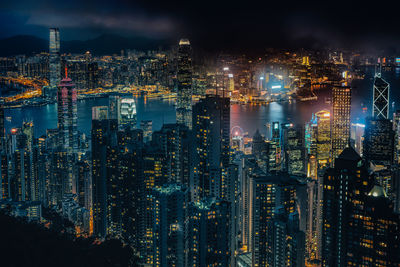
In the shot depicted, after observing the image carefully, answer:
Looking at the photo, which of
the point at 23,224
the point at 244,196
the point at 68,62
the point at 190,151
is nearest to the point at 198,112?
the point at 190,151

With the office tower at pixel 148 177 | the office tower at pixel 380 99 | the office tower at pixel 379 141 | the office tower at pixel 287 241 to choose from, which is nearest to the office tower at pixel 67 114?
the office tower at pixel 148 177

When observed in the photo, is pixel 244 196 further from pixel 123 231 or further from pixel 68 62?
pixel 68 62

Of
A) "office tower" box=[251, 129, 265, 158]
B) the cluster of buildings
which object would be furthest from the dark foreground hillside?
"office tower" box=[251, 129, 265, 158]

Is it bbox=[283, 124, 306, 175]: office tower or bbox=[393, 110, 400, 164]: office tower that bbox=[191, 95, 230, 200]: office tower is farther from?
bbox=[393, 110, 400, 164]: office tower

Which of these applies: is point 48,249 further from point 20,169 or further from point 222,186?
point 20,169

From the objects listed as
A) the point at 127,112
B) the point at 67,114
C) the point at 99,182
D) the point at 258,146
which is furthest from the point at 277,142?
the point at 67,114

+---+

- **WHAT IS ASKED**
Return all of the material above word for word, but leave out the pictures.

- **PROBLEM SOLUTION**
In the shot depicted, after observing the image carefully, answer:
Looking at the photo, which of
the point at 23,224
the point at 244,196
the point at 68,62
the point at 190,151
is nearest to the point at 198,112?
the point at 190,151

With the office tower at pixel 148 177 | the office tower at pixel 380 99 | the office tower at pixel 379 141 | the office tower at pixel 287 241 to choose from, which is nearest to the office tower at pixel 67 114?
the office tower at pixel 148 177

When observed in the photo, is pixel 244 196 further from pixel 123 231 or further from pixel 68 62?
pixel 68 62

Of
A) "office tower" box=[251, 129, 265, 158]
B) the cluster of buildings
which object would be furthest from the dark foreground hillside?
"office tower" box=[251, 129, 265, 158]

Is it bbox=[283, 124, 306, 175]: office tower or bbox=[393, 110, 400, 164]: office tower that bbox=[191, 95, 230, 200]: office tower is farther from?
bbox=[393, 110, 400, 164]: office tower

Which of these applies: is point 48,249 further from point 20,169 or further from point 222,186?
point 20,169

From the objects listed as
A) the point at 127,112
B) the point at 67,114
C) the point at 99,182
D) the point at 258,146
which is furthest from the point at 277,142?
the point at 67,114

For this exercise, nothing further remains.